In a voice note sent to Sky News from prison, Bronson claimed that he “hates violence”, has been a “model prisoner” for the last decade and that “I love the world”.
Bronson told the broadcaster: “I’m not a f****** filthy terrorist or a rapist, or a murderer, so who am I dangerous to outside?”
He added: “I want to go home, I’m an artist born again. I hate violence, I despise it and that’s all I’ve done for the last ten years, sit in my cell, a model prisoner, polite, respectful but they still won’t let me out.”
Bronson is the second inmate in UK legal history to have his case heard in public after rules were changed last year in a bid to remove the secrecy around the process.
The summary of the Parole Board decision added: “The panel noted that Mr Salvador has spent most of the last 48 years in custody and that much of this time has been in conditions of segregation.
“The panel accepted that Mr Salvador genuinely wants to progress and that he is motivated to work towards his release. It thought that there was evidence of improved self-control and better emotional management.
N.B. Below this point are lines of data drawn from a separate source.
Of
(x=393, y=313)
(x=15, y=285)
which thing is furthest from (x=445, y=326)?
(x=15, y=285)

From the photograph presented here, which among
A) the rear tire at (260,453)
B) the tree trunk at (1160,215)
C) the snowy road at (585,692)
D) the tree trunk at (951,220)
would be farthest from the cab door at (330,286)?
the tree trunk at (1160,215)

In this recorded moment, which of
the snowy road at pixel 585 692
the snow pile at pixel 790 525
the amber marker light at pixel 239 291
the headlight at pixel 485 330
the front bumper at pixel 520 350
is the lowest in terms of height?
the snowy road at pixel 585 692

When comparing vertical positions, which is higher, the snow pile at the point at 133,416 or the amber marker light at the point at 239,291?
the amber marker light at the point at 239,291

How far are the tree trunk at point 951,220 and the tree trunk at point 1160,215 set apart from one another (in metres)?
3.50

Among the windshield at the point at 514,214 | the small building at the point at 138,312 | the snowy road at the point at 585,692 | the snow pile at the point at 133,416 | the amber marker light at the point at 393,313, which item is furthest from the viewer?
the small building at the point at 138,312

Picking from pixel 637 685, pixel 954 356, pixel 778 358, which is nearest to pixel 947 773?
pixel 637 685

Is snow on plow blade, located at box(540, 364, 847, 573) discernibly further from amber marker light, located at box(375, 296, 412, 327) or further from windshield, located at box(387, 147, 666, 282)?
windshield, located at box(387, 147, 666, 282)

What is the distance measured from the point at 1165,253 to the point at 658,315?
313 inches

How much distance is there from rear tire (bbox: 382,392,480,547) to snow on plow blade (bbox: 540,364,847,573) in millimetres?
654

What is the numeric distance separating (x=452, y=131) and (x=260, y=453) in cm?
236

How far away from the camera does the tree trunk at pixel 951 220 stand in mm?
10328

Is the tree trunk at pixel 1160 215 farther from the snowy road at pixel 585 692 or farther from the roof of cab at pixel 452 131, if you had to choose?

“However, the panel was mindful of his history of persistent rule breaking and that Mr Salvador sees little wrong with this. He lives his life rigidly by his own rules and code of conduct and is quick to judge others by his own standards. His positive progress has to be assessed in the context of him being held in a highly restrictive environment.
“In the panel’s view, it is unknown exactly what is containing Mr Salvador’s risk. It is unclear whether the strong external controls of custody are mainly responsible or whether his attitudes have genuinely changed.”
Once dubbed one of Britain’s most violent offenders, Bronson has spent most of the past 48 years behind bars, apart from two brief periods of freedom during which he reoffended, for a string of thefts, firearms and violent offences, including 11 hostage-taking incidents in nine different sieges.
Victims included governors, doctors, staff and, on one occasion, his own solicitor.
Bronson was handed a discretionary life sentence with a minimum term of four years in 2000 for taking a prison teacher at HMP Hull hostage for 44 hours.
He will be eligible for another parole review in “due course”, the Parole Board said.